ЗАДАНИЯ:
1. Согласно отрывку воспоминаний, в каком году закончили «Писательскую надстройку»?
2. Продолжите отрывок воспоминаний, начиная сразу после его последнего предложения.

ФРАГМЕНТ ТЕКСТА:
[1] На Васильевском острове я родился (и в самом прямом смысле тоже — в клинике Отта, на Менделеевской линии). Вернулись на Васильевский только в 1952-м, и жизнь моя навсегда связалась с ним. Там прожил многие годы, учился, защищал диссертации, женился и разводился. Сменил несколько коммуналок и без малого полвека живу в доме, где писался и пишется этот текст. Когда-то, в конце шестидесятых, из моего окна виден был старый Стеклянный рынок, к Олимпиаде-80 на его месте выстроили гостиницу «Гавань», с 1993-го пустовавшую и превращенную не так давно в очередной безликий «офисный центр».
Невский проспект. Фото Брэнсона Деку. 1931
А тогда, на канале Грибоедова, входили в сумрак моего сознания первые просветы — картинки бытия. Бесконечные, прямые, всегда пустые коридоры, куда открывались двери квартир (это называлось «коридорная система»). И еще улица Софьи Перовской (Малая Конюшенная), название которой едва ли я слышал тогда и которая у нас с мамой именовалась просто «Аллейкой». Туда водили меня гулять. Где-то далеко, в конце «Аллейки», звенели трамваи, цокали копыта лошадей (много было еще извозчиков и ломовиков) — шумел Невский, куда всегда хотелось, но куда очень маленьких не брали.
«Писательскую надстройку» закончили в 1934 году и недаром прозвали «Недоскребом» и «Горем от ума»: из-за строительных сложностей потолки были невероятно низкими, комнаты — маленькими. Нынешнему преуспевающему литератору такое жилье показалось бы убогим. У нас — три крохотные комнаты, метров, наверное, по десять-двенадцать, кухня без окон. Но в пору всеобщего уплотнения такая «жилплощадь» считалась роскошной: даже у знаменитого Евгения Львовича Шварца квартира была около двадцати четырех метров!

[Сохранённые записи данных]
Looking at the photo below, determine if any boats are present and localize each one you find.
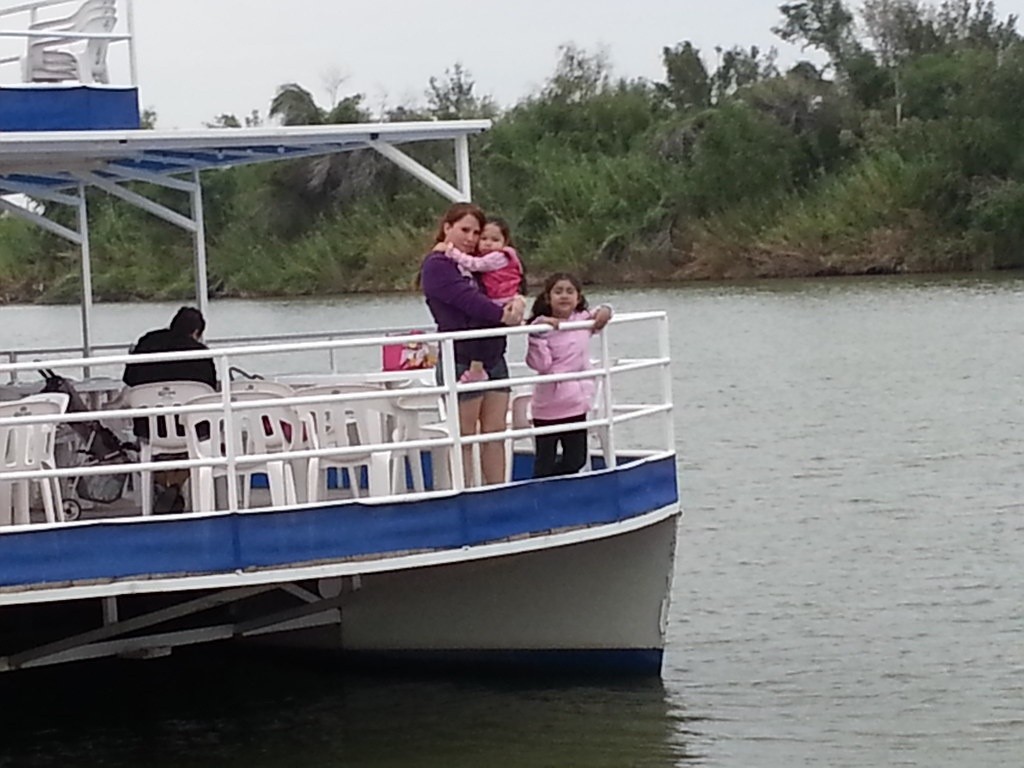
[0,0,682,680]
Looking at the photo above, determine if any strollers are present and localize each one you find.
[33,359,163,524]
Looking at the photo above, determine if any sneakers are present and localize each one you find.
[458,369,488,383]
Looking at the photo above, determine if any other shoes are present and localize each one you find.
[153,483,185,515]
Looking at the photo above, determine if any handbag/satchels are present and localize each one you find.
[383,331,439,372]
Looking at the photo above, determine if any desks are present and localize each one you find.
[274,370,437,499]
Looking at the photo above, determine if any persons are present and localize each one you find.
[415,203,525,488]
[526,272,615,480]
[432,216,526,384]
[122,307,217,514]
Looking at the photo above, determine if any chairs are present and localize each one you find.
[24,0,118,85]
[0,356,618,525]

ОТВЕТЫ:
1. В 1934 году.

2.
Первый портрет. 1935
Людмила Владимировна Герман. 1938
Нашу богатую, сытую жизнь я воспринимал, естественно, как единственно возможную, откуда мне было догадаться, что можно жить хуже, лучше или вообще иначе. Правда, этот обеспеченный и барский по тем временам быт нынче вряд ли назвали бы вполне цивилизованным и комфортабельным. Ни газа (его тогда в Ленинграде вообще не знали), ни горячей воды. Так называемую ванну с колонкой топили мелко наколотыми дровами раз в неделю, с оттенком некоторой торжественности, — дело было долгое и хлопотное. Да и представления о гигиене ведь были другими. Даже до революции ежедневным ваннам еще предпочитались подробные, но частичные омовения в красивых рукомойниках, с тазами и кувшинами; длинные женские волосы расчесывались эссенциями, но мыли их редко; крахмальные воротнички менялись куда чаще, нежели принимался душ, да и не везде душ водился. А «аглицкие», в набоковском вкусе, привычки и тогда привились лишь в немногих аристократических и барских домах. Когда же рухнул весь этот медлительно входивший в жизнь комфорт, когда появились швондеры и «разруха в головах» (Булгаков), когда в богатые просторные квартиры въехало по несколько семей, о гигиене стали и вовсе забывать — кто по безвыходности, кто по равнодушию, а кто и по убеждениям.
Меня мыли в ванне раз в неделю: приятно-душный запах колонки, веселый пар, сморщенные после мытья кончики пальцев, которые я называл «старички и старушки», ощущение особой, праздничной чистоты «после купания».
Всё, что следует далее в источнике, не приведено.